The highest barrier that a projectile can clear is 14.5 m, when the projectile is launched at an angle of 31.0 ° above the horizontal. What is the projectile's launch speed?
Only the vertical component of velocity coverts to gravitational potential energy at maximum height H.
(Vo sin31)^2 = 2 g H = 284.2 m^2/s^2
Vo sin31 = 16.86 m/s
Vo = 32.7 m/s
To find the projectile's launch speed, we can use the equation for the maximum height of a projectile. The maximum height is reached when the vertical component of the velocity becomes zero.
The equation for the maximum height is given by:
h = (v^2 * sin^2(θ)) / (2 * g)
where:
h = maximum height
v = launch velocity
θ = launch angle
g = acceleration due to gravity (approximated as 9.8 m/s^2)
In this case, the maximum height is given as 14.5 m and the launch angle is 31.0°.
Substituting these values into the equation, we have:
14.5 = (v^2 * sin^2(31.0°)) / (2 * 9.8)
To solve for v, we need to rearrange the equation:
v^2 = (14.5 * 2 * 9.8) / sin^2(31.0°)
v^2 = 285.8 / (sin^2(31.0°))
Taking the square root of both sides, we get:
v = √(285.8 / (sin^2(31.0°)))
Using a calculator, we can solve for v:
v ≈ √(285.8 / (0.1543^2)) ≈ 36.3 m/s
Therefore, the projectile's launch speed is approximately 36.3 m/s.
To find the projectile's launch speed, we can use the concepts of projectile motion and the equations of motion.
The first step is to break the motion of the projectile into its horizontal and vertical components.
1. Horizontal Component: The horizontal velocity of the projectile remains constant throughout its motion. We can find the horizontal component of the initial velocity using the formula:
vx = v * cos(θ), where vx is the horizontal component of velocity, v is the initial velocity, and θ is the launch angle.
In this case, θ = 31.0 °.
2. Vertical Component: The vertical motion of the projectile is influenced by gravity. The vertical displacement (height) of the projectile can be calculated using the formula:
h = vy * t + (1/2) * g * t^2, where h is the maximum height, vy is the vertical component of velocity, t is the time of flight, and g is the acceleration due to gravity (approximately 9.8 m/s^2).

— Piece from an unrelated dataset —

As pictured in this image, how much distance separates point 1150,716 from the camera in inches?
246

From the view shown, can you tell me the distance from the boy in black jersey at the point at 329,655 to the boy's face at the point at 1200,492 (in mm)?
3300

At the maximum height, vy = 0, so the equation becomes:
h = (1/2) * g * t^2.
3. Time of flight: The time it takes for the projectile to reach its maximum height and return to the same vertical position can be calculated using the formula:
t = 2 * vy / g.
At the maximum height, vy = 0, so the equation becomes:
t = 2 * (v * sin(θ)) / g.
To find the launch speed, we need to solve for v.
First, solve for t using the equation t = 2 * (v * sin(θ)) / g:
t = 2 * (v * sin(31.0 °)) / 9.8
Then, substitute t in the equation h = (1/2) * g * t^2:
14.5 = (1/2) * 9.8 * (2 * (v * sin(31.0 °)) / 9.8)^2
Simplify the equation:
14.5 = (v^2 * sin^2(31.0 °)) / 9.8
Multiply both sides by 9.8 to eliminate the denominator:
14.5 * 9.8 = v^2 * sin^2(31.0 °)
Take the square root of both sides to solve for v:
v = sqrt((14.5 * 9.8) / sin^2(31.0 °))
Using a calculator, we can find the value of v to be approximately 19.5 m/s.
Therefore, the projectile's launch speed is approximately 19.5 m/s.